February 4, 2022 in Forensic Analysis, NSRL
Last year I took a very quick look at NSRL hash set. Being de facto golden standard of good hashes I was curious what sort of data is actually included in it. There is no better way of looking at it than actually looking at it so I downloaded the files and started some basic analysis.
The NSRLFile.txt.zip stores 26G file NSRLFile.txt that includes the following number of entries:
192677750 NSRLFile.txt
Yay, that’s a lot!
Now that we know how many entries we have in it, let’s try to see what sort of file extensions we can find inside the file. After parsing the data set I came up with the following results (top 30):
class 44776614 <no ext> 36040752 png 8968329 manifest 6258021 js 4846976 foliage 4513590 py 3938119 dll 3658422 java 3263630 nasl 3256040 html 3068834 h 2671295 xml 2582138 cat 2355352 htm 2197584 mum 2164820 txt 1906815 uasset 1859095 dat 1779063 o 1749951 c 1697767 gz 1691747 mui 1377019 svg 1018434 properties 1004380 mo 1000680 gif 973653 ogg 842367 dds 822591 upk 772181
This is a very interesting statistic — it tells us that a substantial number of records relate to .class files – compiled Java files. This is most likely a result of an automated processing where every single .JAR file is being unzipped and every embedded .class files is accounted for. There are tones of non-executables as well (media files, source code, etc.). It’s a majority of them, really.
Looking specifically for executable / installer files we quickly realize that these are indeed quite scarce:
dll 3658422 o 1749951 bin 557524 so 504442 exe 346292 sys 98390 msi 24763 bat 31482 ps1 13433 cmd 10931 scr 8567 drv 5350
File extensions tell us roughly what file types we deal with, but another great way to look at the NSRL set is statistical analysis of its file names.
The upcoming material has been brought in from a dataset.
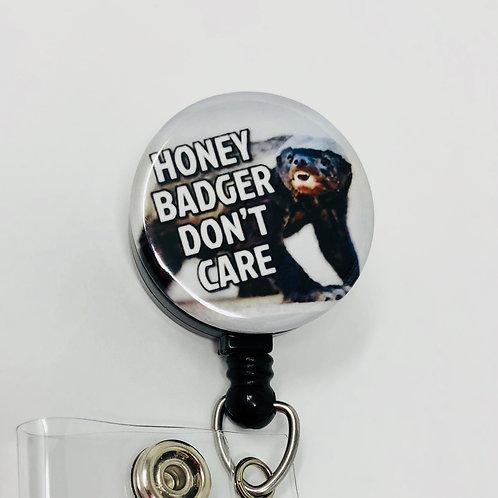 Honey Badger Don't Care!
A quick & dirty histogram I came up with looks like this (top 30):
1221091 ".text" 744897 "1" 719540 "text" 641856 ".reloc" 630123 "__bitcode" 579898 "version.txt" 530652 ".data" 457126 "__compact_unwind" 393021 "__gcc_except_tab" 387403 "__eh_frame" 312569 ".rodata" 312238 "CERTIFICATE" 265511 "__init.py" 235670 ".rdata" 230514 "Makefile" 214357 ".dynamic" 212477 ".dynsym" 208787 "pathname" 208787 "asset.meta" 208594 ".dynstr" 201074 ".eh_frame" 198758 ".symtab" 194931 ".init" 194760 ".note.gnu.build-id" 194215 ".strtab" 185339 "__const" 184099 "English.dat" 182945 ".gnu.version" 176370 "Master.js" 175495 ".gnu.version_r"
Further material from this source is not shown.